[Caption-style text data]
= = = = =
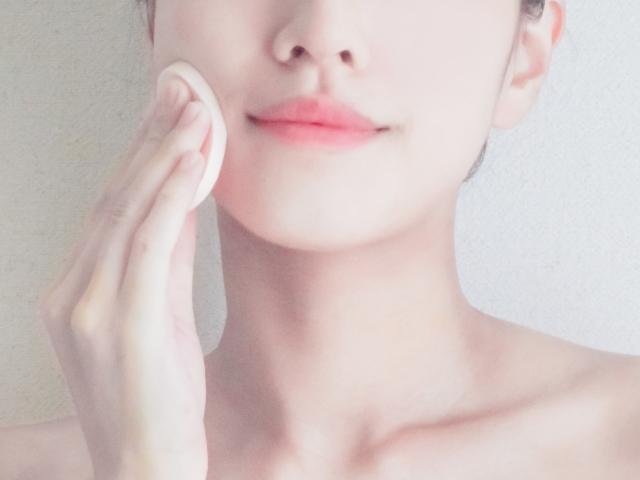 佐々木希がラベンダー色で美肌効果UP!1日中崩れないメイク方法も伝授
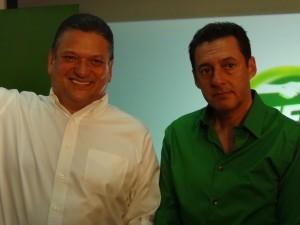 Johnny Araya con Antonio Álvarez Desanti.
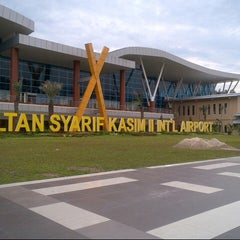 Photo taken at Sultan Syarif Kasim II International Airport (PKU) by Julia H. on 2/16/2013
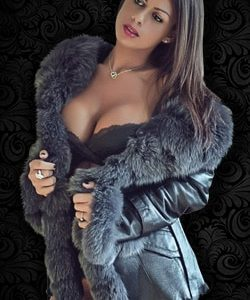 Stripteaseuse à Domicile à Idf (Maeva)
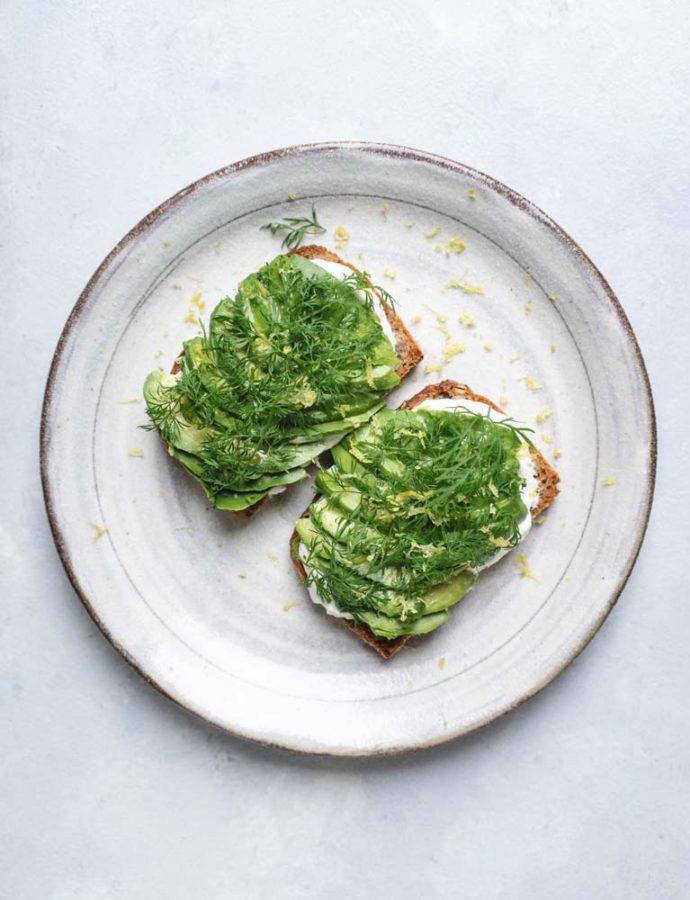 Smørrebrød med avocado, rygeostcreme & dild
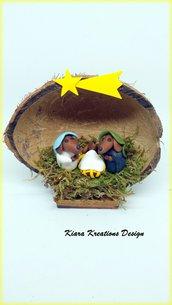 Presepe di cani bassotti in fimo nella noce di cocco, presepe in miniature come idea regalo natale per amanti dei cani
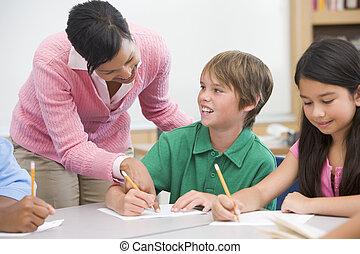 profesor, y, alumno, en, escuela primaria, aula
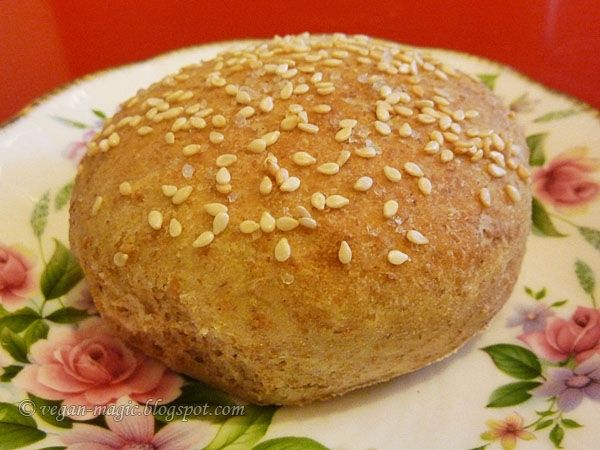Sweet & Salty Whole Wheat Burger Buns - very easy to make and a lot better than store-bought << Vegan Magic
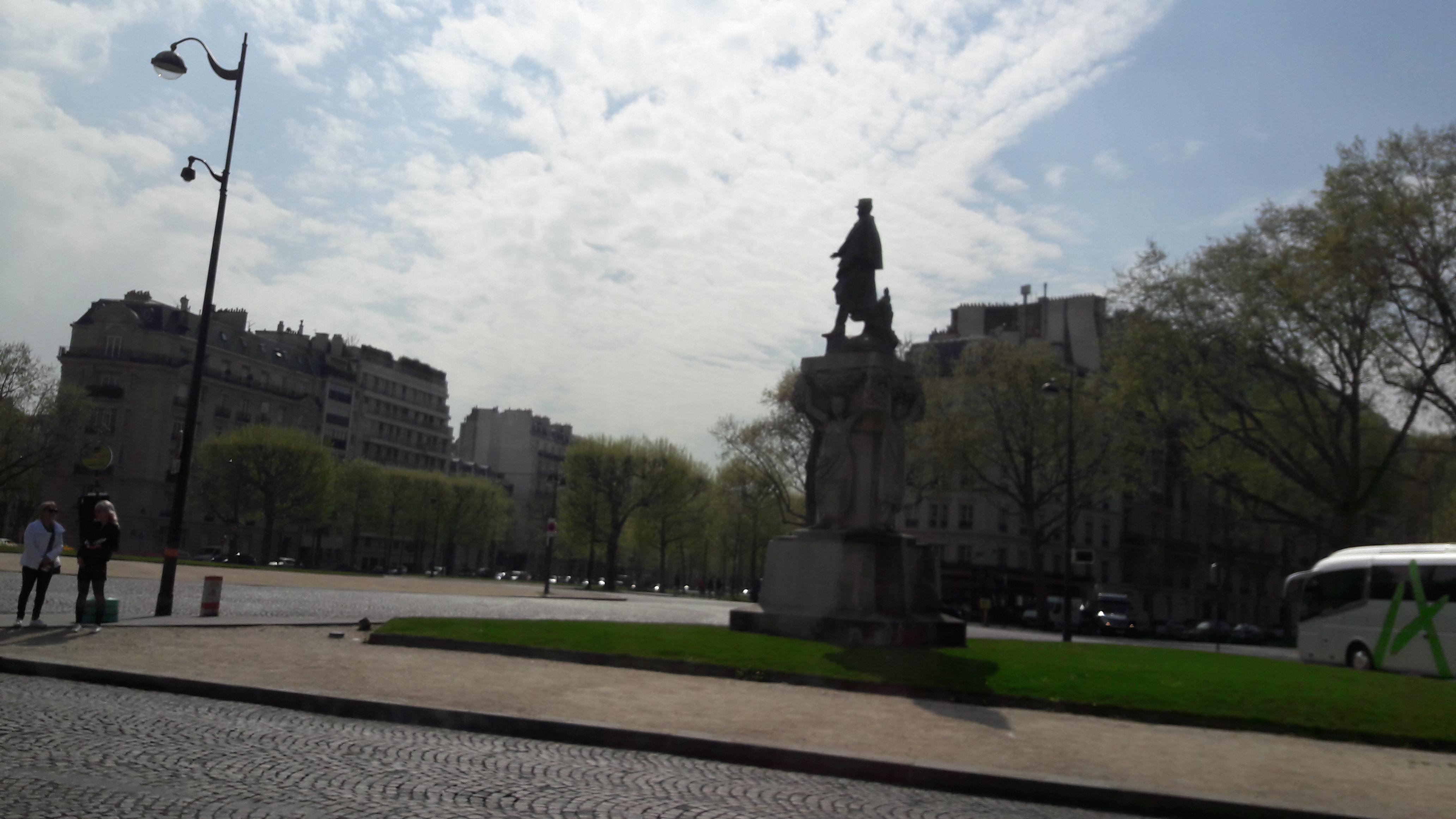 paris-ecole-militaire-statue-lyautey-apr17
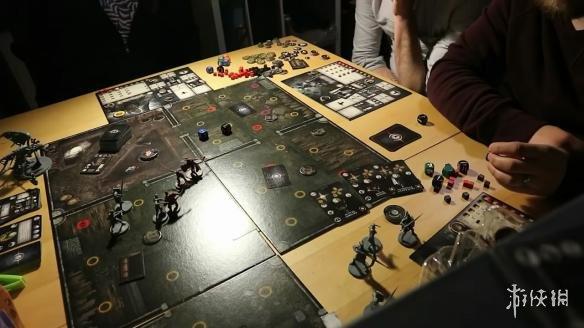 《黑暗之魂》实体桌游开箱 超高难度堪比原游戏!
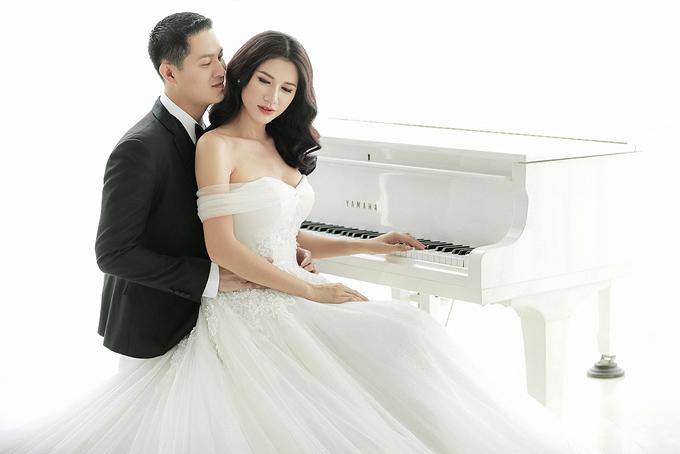 Trong ảnh cưới lãng mạn, Trang Trần làm cô dâu gợi cảm, e ấp bên người bạn đời. Cả hai dành cho nhau rất nhiều cử chỉ âu yếm, ngọt ngào.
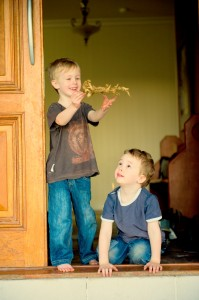 Photo of Nathanial with his brother Flynn.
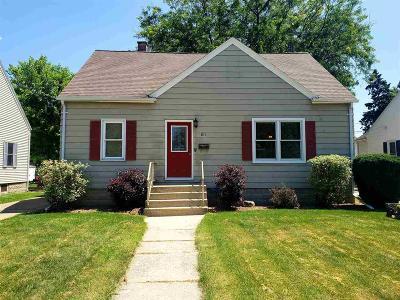 Waupun Single Family Home For Sale: 611 Cochrane St Street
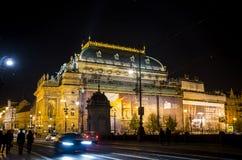 La repubblica Ceca Praga 11 04 2014: Via nella città del capitol alla notte Fotografia Stock Libera da Diritti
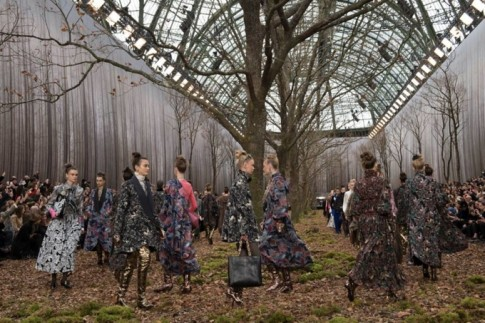 Chanel tái xuất tuần lễ thời trang Paris với khu rừng mùa thu lá vàng đầy ma mị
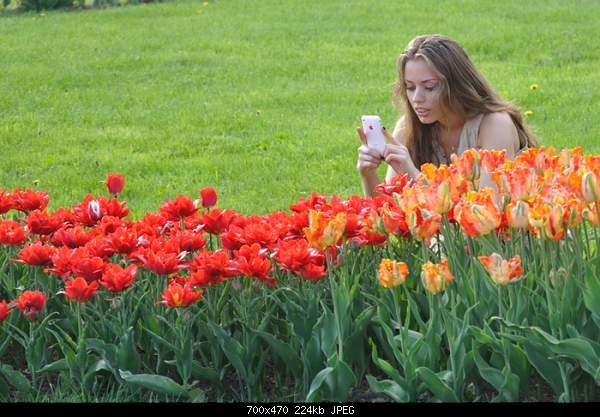 Девушки и цветы-1099927.jpg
= = = = =
What this task involves ▸
Transcribe the records word for word and include no pictures.

Answer to the exercise ▸
 佐々木希がラベンダー色で美肌効果UP!1日中崩れないメイク方法も伝授
 Johnny Araya con Antonio Álvarez Desanti.
 Photo taken at Sultan Syarif Kasim II International Airport (PKU) by Julia H. on 2/16/2013
 Stripteaseuse à Domicile à Idf (Maeva)
 Smørrebrød med avocado, rygeostcreme & dild
 Presepe di cani bassotti in fimo nella noce di cocco, presepe in miniature come idea regalo natale per amanti dei cani
 profesor, y, alumno, en, escuela primaria, aula
Sweet & Salty Whole Wheat Burger Buns - very easy to make and a lot better than store-bought << Vegan Magic
 paris-ecole-militaire-statue-lyautey-apr17
 《黑暗之魂》实体桌游开箱 超高难度堪比原游戏!
 Trong ảnh cưới lãng mạn, Trang Trần làm cô dâu gợi cảm, e ấp bên người bạn đời. Cả hai dành cho nhau rất nhiều cử chỉ âu yếm, ngọt ngào.
 Photo of Nathanial with his brother Flynn.
 Waupun Single Family Home For Sale: 611 Cochrane St Street
 La repubblica Ceca Praga 11 04 2014: Via nella città del capitol alla notte Fotografia Stock Libera da Diritti
 Chanel tái xuất tuần lễ thời trang Paris với khu rừng mùa thu lá vàng đầy ma mị
 Девушки и цветы-1099927.jpg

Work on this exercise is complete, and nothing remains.